At least 36 dead and 50 injured as express train derails in India
Last night rescuers were still pulling victims from the wreckage after a train carrying 600 people came off the track
RESCUERS have been battling to pull survivors form the wreckage of a train crash which killed at least 39 and left another 50 injured in southern India.
Eight coaches and the engine of the Jagdalpur-Bhubaneswar express were derailed at around 11:00 pm on Saturday in the latest of a series of disasters on the country's creaking rail network.
Last night rescuers were still pulling victims from the wreckage.
The carnage happened when the train came off the track near Kuneru railway station, 160 kilometres (100 miles) from the nearest city in the remote district of Vizianagaram.
"The death toll has gone up to 32, unfortunately. But it should settle at that. It shouldn't rise any further," J. P. Mishra, a spokesman for East Coast Railways, told AFP.
Some 50 injured have been moved to nearby hospitals while government officials and emergency workers battled through the night to try and find survivors.
"Our first priority is to take care of the injured passengers and provide them proper treatment by shifting them to hospitals. We are also searching all the coaches to ensure that nobody remains stranded in them," he added.
The accident came only two months after nearly 150 people were killed in a similar disaster, highlighting the malaise on a network which is one of the world's largest.
Footage from the scene shows a line of train carriages lying on their sides as rescuers hoist passengers through windows.
Workers carried a half-naked man covered in dust out of a tilted carriage using a sketcher, while another TV image shows a man lying face down - crushed under mangled heaps of wreckage.
National railway spokesman Anil Saxena said investigators were considering possible sabotage of the tracks by Maoist rebels, who were active in the area and could have tampered with the track.
"It is being looked into, it is one of the many angles we are looking into," he told AFP.
"There is some suspicion (of sabotage) because two other trains had crossed over smoothly using the same tracks earlier in the night."
Officials say some 600 people were in the carriages when the train derailed and that 10 busses have been arranged for survivors.

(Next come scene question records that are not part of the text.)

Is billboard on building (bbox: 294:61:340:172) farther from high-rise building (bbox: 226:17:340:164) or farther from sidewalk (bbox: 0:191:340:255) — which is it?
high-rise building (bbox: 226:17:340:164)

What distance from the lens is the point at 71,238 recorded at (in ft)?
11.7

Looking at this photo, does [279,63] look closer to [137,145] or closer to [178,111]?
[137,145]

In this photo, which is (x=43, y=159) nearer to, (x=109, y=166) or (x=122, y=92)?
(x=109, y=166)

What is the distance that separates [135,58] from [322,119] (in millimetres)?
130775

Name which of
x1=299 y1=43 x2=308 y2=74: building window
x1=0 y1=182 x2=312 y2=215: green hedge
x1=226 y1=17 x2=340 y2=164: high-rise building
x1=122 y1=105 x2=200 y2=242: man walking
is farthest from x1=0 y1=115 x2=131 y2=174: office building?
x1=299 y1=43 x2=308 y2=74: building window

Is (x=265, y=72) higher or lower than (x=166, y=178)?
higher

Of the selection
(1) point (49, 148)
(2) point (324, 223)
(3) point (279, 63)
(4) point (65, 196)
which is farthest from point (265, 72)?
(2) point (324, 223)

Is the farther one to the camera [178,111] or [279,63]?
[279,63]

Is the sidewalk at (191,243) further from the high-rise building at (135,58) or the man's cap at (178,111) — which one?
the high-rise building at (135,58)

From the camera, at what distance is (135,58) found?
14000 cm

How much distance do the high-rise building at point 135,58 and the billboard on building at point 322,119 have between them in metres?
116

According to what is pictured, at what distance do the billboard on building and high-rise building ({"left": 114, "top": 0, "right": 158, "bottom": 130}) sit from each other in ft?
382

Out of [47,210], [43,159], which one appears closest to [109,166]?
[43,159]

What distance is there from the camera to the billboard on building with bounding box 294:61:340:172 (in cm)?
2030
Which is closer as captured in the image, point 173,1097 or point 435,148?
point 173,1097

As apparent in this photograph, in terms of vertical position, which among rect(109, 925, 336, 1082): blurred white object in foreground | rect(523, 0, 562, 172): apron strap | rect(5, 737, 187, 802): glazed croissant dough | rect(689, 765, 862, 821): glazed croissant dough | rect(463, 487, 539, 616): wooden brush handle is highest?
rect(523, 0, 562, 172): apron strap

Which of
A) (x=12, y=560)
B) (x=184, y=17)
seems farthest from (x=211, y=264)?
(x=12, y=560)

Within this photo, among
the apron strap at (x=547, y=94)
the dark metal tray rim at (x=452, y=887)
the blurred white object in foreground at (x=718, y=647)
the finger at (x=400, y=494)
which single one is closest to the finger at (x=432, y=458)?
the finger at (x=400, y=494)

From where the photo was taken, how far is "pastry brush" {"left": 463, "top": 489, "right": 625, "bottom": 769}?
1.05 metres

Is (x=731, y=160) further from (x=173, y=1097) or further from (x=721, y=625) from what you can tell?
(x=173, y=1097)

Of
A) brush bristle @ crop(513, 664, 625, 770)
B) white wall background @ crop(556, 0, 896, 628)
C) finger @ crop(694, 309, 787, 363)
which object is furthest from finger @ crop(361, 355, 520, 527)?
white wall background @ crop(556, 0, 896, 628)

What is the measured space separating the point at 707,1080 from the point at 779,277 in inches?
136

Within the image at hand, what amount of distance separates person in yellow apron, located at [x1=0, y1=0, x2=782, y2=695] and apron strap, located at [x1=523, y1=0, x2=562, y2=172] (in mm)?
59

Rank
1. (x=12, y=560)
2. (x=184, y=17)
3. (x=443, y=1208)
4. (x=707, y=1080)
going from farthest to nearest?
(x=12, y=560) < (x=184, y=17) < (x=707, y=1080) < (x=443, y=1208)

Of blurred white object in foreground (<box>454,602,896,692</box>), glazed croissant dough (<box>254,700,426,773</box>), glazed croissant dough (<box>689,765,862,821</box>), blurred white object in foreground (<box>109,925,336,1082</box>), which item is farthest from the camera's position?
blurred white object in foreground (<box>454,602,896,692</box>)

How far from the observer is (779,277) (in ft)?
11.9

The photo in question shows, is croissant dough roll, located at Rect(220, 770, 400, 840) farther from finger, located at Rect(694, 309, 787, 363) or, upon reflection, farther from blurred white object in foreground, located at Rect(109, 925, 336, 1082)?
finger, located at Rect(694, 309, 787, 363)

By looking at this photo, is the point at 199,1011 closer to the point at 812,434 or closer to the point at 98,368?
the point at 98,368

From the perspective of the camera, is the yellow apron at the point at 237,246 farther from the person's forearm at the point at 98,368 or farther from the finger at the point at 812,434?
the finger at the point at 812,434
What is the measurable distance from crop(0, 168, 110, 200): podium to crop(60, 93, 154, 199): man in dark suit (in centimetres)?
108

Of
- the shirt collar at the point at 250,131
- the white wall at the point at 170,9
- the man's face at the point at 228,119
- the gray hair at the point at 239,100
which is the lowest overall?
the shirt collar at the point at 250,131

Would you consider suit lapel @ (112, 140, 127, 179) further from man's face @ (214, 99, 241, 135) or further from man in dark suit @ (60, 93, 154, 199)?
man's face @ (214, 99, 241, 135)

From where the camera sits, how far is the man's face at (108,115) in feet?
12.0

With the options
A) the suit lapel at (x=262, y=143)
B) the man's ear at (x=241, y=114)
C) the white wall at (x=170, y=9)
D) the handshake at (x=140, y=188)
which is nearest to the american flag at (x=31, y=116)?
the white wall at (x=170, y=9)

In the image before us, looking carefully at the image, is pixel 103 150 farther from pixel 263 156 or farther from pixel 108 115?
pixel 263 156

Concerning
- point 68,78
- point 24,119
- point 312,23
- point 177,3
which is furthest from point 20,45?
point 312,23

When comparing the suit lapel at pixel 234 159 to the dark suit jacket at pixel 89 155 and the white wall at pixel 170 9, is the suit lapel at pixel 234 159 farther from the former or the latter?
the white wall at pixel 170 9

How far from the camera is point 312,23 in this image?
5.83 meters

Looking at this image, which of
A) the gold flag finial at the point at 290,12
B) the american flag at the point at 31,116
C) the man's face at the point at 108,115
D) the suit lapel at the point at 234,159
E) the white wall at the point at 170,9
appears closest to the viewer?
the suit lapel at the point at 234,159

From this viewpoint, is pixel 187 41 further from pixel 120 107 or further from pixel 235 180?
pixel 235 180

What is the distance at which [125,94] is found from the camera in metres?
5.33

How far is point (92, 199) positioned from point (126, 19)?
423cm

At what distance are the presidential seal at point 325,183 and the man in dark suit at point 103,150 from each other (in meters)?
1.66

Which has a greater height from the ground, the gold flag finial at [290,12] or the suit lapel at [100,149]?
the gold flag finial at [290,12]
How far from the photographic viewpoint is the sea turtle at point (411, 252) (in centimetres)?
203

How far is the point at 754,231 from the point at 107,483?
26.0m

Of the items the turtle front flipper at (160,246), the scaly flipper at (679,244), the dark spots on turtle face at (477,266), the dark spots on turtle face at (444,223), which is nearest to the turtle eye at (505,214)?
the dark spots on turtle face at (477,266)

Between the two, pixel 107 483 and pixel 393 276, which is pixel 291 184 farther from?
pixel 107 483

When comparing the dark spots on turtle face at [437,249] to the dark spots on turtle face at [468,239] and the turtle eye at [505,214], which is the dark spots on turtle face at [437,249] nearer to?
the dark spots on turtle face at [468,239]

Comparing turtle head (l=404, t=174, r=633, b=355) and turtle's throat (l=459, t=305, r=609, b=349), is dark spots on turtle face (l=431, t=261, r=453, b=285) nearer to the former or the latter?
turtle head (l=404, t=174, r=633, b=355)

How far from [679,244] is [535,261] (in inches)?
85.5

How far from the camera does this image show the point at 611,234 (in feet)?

Rail traffic on the coast line has been suspended as chief ministers of Odisha and Andhra Pradesh expressed their grief over the latest tragedy.
Railway Minister Suresh Prabhu rushed to the spot before announcing compensation of 200,000 rupees (£2,372) for the relatives of the dead and 50,000 for the injured.
India's train network is the primary form of long-distance travel in the country, but is poorly funded and is plagued with deadly accidents.
The latest deadly incident comes two months after 146 people were killed when a passenger train was derailed near Kanpur, in the northern state of Uttar Pradesh, in one of the country's worst rail disasters for decades.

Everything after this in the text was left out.